- **PROBLEM TO SOLVE**
Copy out the full mailing-list post below about database recommendations for a Windows app, keeping every line, header, and quoted reply mark unchanged.

- **PAGE**
- - -

Database recommendations for Windows app

Gregory Piñero gregpinero at gmail.com
Wed Jun 22 11:37:54 EDT 2005


I always figured a problem with using MySQL was distribution.  Would
you have to tell your users to install MySQL and then to leave the
service running?  I've never found an easy way to embed MySQL into a
python app, and even if you could, would you then have to pay for it?

-Greg


On 6/22/05, Thomas Bartkus <thomasbartkus at comcast.net> wrote:
> "Will McGugan" <news at NOwillmcguganSPAM.com> wrote in message
> news:42b97240$0$24467$da0feed9 at news.zen.co.uk...
> > Hi,
> >
> > I'd like to write a windows app that accesses a locally stored database.
> > There are a number of tables, the largest of which has 455,905 records.
> >
> > Can anyone recommend a database that runs on Windows, is fast /
> > efficient and can be shipped without restrictions or extra downloads?
> >
> > I have googled and found plenty of information on databases, its just
> > that I dont have enough experience with databases to know which one is
> > best for my task!

- - -

- **PROVIDED RECORDS**
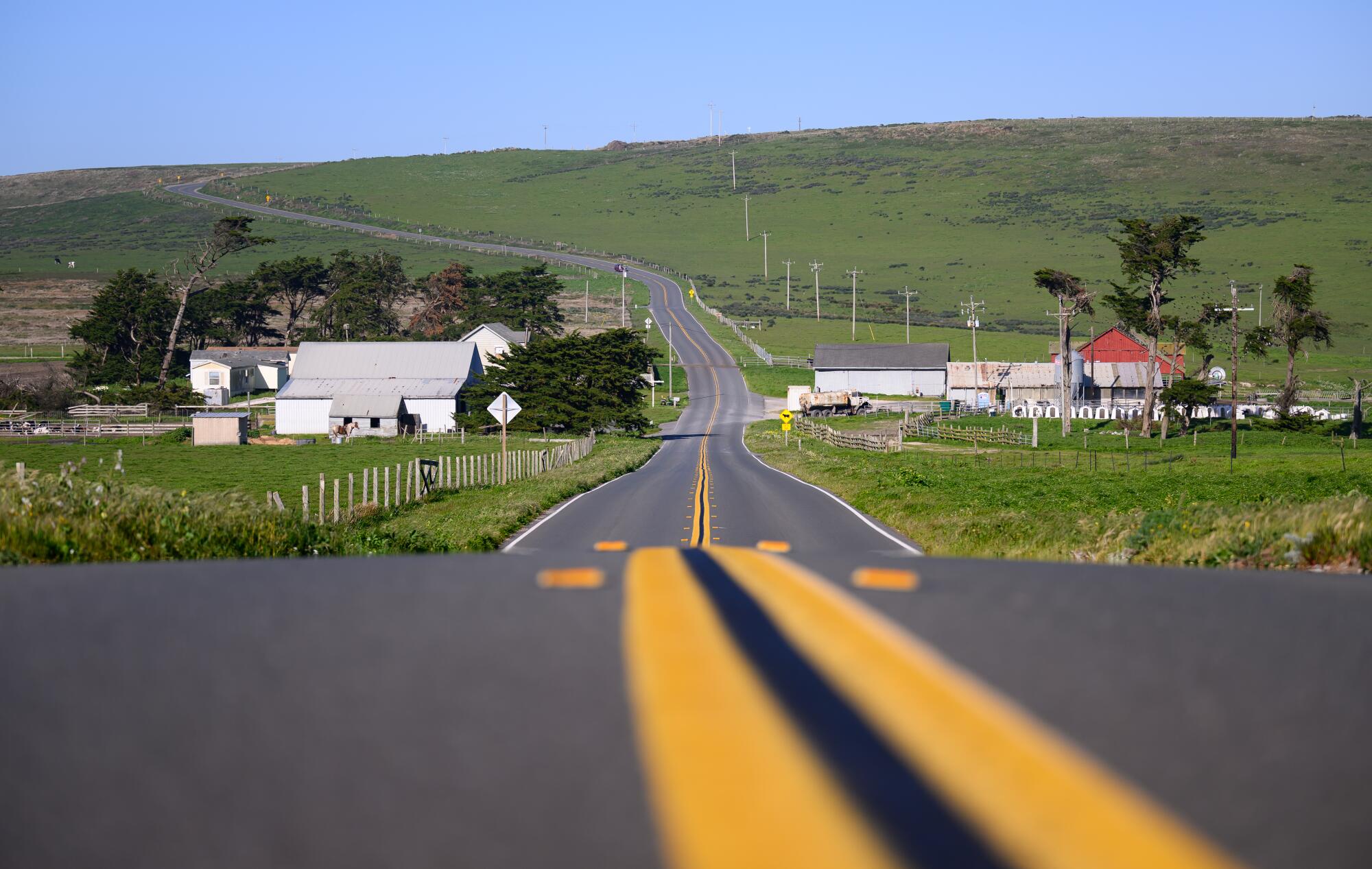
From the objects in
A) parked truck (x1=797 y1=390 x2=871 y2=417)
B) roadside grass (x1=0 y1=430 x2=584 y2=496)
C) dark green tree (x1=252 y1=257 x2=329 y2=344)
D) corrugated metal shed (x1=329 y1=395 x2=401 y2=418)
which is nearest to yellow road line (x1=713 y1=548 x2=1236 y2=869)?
roadside grass (x1=0 y1=430 x2=584 y2=496)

- - -

- **REPLY TO THE EXERCISE**
Database recommendations for Windows app

Gregory Piñero gregpinero at gmail.com
Wed Jun 22 11:37:54 EDT 2005


I always figured a problem with using MySQL was distribution.  Would
you have to tell your users to install MySQL and then to leave the
service running?  I've never found an easy way to embed MySQL into a
python app, and even if you could, would you then have to pay for it?

-Greg


On 6/22/05, Thomas Bartkus <thomasbartkus at comcast.net> wrote:
> "Will McGugan" <news at NOwillmcguganSPAM.com> wrote in message
> news:42b97240$0$24467$da0feed9 at news.zen.co.uk...
> > Hi,
> >
> > I'd like to write a windows app that accesses a locally stored database.
> > There are a number of tables, the largest of which has 455,905 records.
> >
> > Can anyone recommend a database that runs on Windows, is fast /
> > efficient and can be shipped without restrictions or extra downloads?
> >
> > I have googled and found plenty of information on databases, its just
> > that I dont have enough experience with databases to know which one is
> > best for my task!